PEBEC Exposes Deep Bureaucratic Failures In New Ranking

By DAVID JOHN-FLUKE
A new performance audit by the Presidential Enabling Business Environment Council (PEBEC) has exposed deep inefficiencies across several federal agencies, with 17 ministries, departments, and agencies (MDAs) scoring zero in the latest Business Facilitation Act (BFA) compliance ranking. The report evaluates how well government institutions are implementing reforms designed to improve Nigeria’s ease of doing business.
The agencies that failed the efficiency test include the Bank of Industry, NIPOST, the Industrial Training Fund, Trademarks Registry, Galaxy Backbone, the National Identity Management Commission, the National Bureau of Statistics, and key regulators such as the National Insurance Commission and the Nigerian Midstream and Downstream Petroleum Regulatory Authority.

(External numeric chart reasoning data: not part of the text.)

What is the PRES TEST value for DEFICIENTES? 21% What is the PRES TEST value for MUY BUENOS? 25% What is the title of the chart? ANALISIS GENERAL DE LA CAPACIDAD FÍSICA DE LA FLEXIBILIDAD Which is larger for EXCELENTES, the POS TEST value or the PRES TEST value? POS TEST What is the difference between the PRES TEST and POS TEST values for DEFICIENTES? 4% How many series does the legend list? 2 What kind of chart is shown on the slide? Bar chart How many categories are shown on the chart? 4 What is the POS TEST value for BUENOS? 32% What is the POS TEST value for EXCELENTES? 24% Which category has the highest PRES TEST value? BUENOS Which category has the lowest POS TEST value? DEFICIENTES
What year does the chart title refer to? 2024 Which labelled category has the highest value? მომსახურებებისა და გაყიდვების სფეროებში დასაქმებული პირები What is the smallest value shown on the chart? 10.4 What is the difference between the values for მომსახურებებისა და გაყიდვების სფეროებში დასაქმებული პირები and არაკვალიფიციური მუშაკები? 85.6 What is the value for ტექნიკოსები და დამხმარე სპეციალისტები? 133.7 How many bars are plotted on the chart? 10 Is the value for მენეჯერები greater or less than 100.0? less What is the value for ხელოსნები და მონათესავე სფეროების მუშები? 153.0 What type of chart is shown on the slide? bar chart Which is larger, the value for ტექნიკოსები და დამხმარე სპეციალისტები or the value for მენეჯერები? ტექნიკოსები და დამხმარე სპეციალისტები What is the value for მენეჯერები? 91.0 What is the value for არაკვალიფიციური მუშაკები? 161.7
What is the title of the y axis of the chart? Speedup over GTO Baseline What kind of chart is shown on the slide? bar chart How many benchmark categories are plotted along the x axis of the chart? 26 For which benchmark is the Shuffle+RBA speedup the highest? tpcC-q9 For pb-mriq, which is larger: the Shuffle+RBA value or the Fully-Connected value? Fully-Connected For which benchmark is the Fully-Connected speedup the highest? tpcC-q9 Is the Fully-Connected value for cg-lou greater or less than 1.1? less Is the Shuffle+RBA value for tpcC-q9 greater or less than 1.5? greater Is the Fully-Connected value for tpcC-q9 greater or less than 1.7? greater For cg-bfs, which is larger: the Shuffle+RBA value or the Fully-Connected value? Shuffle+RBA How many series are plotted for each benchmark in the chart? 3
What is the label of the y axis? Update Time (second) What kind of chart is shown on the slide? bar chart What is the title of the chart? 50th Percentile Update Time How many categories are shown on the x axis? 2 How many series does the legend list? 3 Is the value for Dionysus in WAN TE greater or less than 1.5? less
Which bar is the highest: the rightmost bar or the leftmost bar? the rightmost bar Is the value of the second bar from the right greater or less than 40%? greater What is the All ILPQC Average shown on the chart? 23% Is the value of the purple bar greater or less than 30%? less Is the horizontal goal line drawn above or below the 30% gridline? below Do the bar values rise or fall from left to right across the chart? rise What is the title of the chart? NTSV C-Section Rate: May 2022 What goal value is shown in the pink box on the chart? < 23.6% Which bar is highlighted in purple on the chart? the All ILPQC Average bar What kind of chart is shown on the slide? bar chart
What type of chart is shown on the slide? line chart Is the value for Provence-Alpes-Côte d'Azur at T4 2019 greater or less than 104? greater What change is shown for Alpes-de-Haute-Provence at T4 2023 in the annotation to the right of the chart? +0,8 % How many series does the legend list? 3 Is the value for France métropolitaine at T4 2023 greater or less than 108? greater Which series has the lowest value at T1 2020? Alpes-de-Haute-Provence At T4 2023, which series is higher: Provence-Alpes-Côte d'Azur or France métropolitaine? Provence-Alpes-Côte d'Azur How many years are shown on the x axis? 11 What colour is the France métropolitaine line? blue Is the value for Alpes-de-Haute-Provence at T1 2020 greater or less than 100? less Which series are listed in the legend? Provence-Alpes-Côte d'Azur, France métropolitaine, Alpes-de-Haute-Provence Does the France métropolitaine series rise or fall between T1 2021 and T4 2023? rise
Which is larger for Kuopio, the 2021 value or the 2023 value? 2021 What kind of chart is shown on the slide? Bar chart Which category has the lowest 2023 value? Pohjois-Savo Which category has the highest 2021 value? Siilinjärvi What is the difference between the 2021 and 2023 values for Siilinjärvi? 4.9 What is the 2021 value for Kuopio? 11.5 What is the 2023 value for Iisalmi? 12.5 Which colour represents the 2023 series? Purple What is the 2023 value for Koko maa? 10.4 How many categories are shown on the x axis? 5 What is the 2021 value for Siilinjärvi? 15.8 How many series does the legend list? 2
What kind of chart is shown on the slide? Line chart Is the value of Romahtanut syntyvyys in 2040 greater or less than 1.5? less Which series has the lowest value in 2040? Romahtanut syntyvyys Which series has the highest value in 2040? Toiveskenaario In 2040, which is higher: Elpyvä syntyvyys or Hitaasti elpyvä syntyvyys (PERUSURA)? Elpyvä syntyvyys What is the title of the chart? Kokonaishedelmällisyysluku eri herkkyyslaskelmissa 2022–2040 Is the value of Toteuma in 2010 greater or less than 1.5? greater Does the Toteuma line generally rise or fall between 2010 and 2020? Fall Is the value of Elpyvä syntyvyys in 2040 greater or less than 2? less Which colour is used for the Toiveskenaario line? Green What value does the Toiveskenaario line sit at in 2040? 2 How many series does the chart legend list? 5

PEBEC assessed 69 MDAs between January and October 2025, using indicators such as transparency, efficiency, responsiveness, and “mystery shopping”—a method for testing real-life compliance with Service Level Agreements mandated by the BFA 2022. The findings show that nearly half of the evaluated agencies performed poorly: 21 MDAs scored between 3% and 38.9%, indicating severe lapses in public service delivery.
While a handful of agencies such as the Nigerian Content Development Management Board (90.6%), NDLEA (89.3%), Customs (86.6%), NCC (85.3%), and the Ports Authority (84.2%) ranked high, many critical institutions lagged far behind. Low transparency, poor customer experience, and weak digital platforms were recurring deficiencies among underperforming agencies.
Experts warn that the findings signal a serious threat to Nigeria’s economic ambitions. Economist Dr. Muda Yusuf said the government must go beyond publishing performance reports and enforce accountability to avoid undermining efforts toward investment growth, job creation, and the administration’s economic targets. He noted that the Vice President’s office—under which PEBEC sits—should demand explanations from failing agencies.
Other analysts, including Professor Sheriffdeen Tella and anti-corruption advocate Debo Adeniran, linked the poor results to corruption, underfunding, weak staffing, lack of monitoring, and systemic government inefficiency. They argue that unless the administration reforms these institutions, Nigeria’s ease of doing business efforts will remain largely theoretical, with citizens and businesses bearing the brunt of bureaucratic failures.